Under GAAP accounting, the value of a guaranteed minimum withdrawal (GMWB) uses market assumptions, much the way financial options are valued. Given the low interest rate environment, this results in Prudential using a very low long-term account growth assumption to value its variable annuity-related guarantees. Although lower lapses in a rising market environment may end up providing greater profitability than higher lapses would, this is not the case in a declining market environment. Lower-than-expected lapse rates during adverse equity markets and low interest rate environments — when the GMWB benefits are most valuable for contract holders and most costly for insurers — will meaningfully hurt insurers’ variable annuity product profitability.

US life insurers’ experience since the global financial crisis highlights the inherent challenge of estimating policyholder behavior regarding options embedded in variable annuity contracts with guaranteed living benefits.

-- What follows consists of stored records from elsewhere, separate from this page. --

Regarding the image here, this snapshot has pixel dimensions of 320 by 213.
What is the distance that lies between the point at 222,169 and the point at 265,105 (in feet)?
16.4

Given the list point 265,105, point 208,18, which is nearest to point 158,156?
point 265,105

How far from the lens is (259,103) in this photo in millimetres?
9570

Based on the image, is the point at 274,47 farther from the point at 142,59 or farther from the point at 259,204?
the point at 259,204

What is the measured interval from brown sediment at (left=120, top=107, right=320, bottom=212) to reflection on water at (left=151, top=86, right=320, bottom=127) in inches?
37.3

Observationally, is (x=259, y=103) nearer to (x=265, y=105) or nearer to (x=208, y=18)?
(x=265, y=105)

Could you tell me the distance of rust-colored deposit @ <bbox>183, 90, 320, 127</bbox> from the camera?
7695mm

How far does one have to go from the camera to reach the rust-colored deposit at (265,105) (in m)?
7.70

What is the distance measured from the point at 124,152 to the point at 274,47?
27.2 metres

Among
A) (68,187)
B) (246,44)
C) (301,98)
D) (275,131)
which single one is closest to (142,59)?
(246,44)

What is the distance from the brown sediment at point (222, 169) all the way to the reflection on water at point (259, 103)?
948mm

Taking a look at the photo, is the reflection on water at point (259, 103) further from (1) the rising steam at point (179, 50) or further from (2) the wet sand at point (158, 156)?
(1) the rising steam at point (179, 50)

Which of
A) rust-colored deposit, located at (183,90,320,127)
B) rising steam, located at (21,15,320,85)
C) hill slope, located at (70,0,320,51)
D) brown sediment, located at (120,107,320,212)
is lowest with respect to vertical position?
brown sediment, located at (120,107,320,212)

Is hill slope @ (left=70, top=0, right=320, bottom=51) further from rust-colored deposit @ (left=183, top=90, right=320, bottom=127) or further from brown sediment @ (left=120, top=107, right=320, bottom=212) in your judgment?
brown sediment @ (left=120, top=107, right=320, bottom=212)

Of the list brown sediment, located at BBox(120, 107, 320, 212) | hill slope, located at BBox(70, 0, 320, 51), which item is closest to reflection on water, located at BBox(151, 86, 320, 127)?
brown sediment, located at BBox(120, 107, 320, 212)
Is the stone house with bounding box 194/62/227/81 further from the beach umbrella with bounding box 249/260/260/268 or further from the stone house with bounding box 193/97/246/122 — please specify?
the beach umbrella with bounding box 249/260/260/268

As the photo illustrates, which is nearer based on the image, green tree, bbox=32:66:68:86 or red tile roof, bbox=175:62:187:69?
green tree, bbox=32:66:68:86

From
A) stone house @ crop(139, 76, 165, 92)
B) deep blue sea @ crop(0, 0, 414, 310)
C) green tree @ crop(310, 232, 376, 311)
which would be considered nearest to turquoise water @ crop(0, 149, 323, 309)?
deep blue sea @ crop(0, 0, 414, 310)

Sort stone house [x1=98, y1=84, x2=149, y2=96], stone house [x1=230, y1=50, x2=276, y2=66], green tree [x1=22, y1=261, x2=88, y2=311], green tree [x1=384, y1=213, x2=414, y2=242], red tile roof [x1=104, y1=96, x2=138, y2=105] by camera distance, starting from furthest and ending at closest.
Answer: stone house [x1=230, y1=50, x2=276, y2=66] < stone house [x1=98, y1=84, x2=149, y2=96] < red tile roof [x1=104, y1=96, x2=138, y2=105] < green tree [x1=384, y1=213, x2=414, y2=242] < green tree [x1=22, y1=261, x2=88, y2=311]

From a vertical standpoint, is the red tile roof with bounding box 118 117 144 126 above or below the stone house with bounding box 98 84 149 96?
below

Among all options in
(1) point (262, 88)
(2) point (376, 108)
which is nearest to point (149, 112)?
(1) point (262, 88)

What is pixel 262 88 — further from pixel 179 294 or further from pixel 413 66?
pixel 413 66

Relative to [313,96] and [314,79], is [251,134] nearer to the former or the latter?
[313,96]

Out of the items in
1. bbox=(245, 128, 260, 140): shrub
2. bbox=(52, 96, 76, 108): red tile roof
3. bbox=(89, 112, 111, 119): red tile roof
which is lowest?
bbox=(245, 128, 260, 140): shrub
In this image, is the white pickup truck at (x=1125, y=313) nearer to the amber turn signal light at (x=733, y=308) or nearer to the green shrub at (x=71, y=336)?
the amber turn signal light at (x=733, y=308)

Although insurers regard equity market declines as the biggest risk in variable annuity contracts with living benefits such as GMWBs, most insurers effectively hedge equity market risk via derivatives. That leaves the less easily hedged and more unpredictable policyholder behavior, including lapses, being a key driver of the profitability of these popular products.

Data has shown that insurers priced many of these products with lapse and utilization assumptions that were less conservative than actual experience so far. In addition to Prudential, AXA Equitable Life Insurance Company (insurance financial strength Aa3 negative) and ING US Inc.’s life insurance companies (whose insurance financial strength ratings are A3 stable) incurred reserve charges of more than $1 billion each for adverse policyholder behavior. At AXA Equitable, lapses and partial withdrawals were lower than the company expected. At ING, lapse rates overall were lower than the company expected, resulting in additional reserves. Other insurers have taken charges of lesser amounts because of policyholder behavior that deviated from their expectations, including MetLife, Inc. (insurance financial strength Aa3 negative).